[Collected data]
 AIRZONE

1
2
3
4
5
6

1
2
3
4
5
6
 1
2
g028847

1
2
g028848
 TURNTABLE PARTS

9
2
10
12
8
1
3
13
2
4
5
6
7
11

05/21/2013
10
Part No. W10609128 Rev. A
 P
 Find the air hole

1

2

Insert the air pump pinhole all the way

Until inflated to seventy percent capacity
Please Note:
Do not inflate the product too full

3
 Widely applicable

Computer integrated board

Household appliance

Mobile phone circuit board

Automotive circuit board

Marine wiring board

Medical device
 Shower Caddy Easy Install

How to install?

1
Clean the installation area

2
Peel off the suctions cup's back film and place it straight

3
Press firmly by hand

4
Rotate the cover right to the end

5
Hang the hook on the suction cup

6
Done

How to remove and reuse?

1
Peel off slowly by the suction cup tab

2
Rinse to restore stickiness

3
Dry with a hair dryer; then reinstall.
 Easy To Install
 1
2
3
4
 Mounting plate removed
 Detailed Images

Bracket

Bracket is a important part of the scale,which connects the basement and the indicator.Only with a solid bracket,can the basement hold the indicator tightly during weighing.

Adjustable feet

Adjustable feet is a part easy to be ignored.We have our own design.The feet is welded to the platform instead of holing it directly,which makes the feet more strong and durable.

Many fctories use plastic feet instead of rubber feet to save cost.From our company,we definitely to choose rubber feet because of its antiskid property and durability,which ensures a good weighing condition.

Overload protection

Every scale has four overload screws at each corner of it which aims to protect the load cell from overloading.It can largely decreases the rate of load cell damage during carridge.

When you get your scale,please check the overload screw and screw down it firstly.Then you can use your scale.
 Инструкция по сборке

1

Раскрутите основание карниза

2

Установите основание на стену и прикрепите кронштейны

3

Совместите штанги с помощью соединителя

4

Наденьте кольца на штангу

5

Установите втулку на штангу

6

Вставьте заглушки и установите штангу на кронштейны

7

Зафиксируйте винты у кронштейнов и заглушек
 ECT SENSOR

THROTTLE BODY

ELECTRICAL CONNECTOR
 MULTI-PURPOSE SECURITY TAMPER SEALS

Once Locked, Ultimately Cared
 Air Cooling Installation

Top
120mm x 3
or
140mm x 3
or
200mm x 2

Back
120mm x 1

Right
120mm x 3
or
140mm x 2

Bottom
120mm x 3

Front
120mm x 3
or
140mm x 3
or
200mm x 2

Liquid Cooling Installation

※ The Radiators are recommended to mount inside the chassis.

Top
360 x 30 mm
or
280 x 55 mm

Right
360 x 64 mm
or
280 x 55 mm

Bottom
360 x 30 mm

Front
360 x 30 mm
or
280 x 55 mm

### Work to be completed
Give the number of lines in the entries above that include the string "кронштейны". No other output is expected.

### Solution for this task
2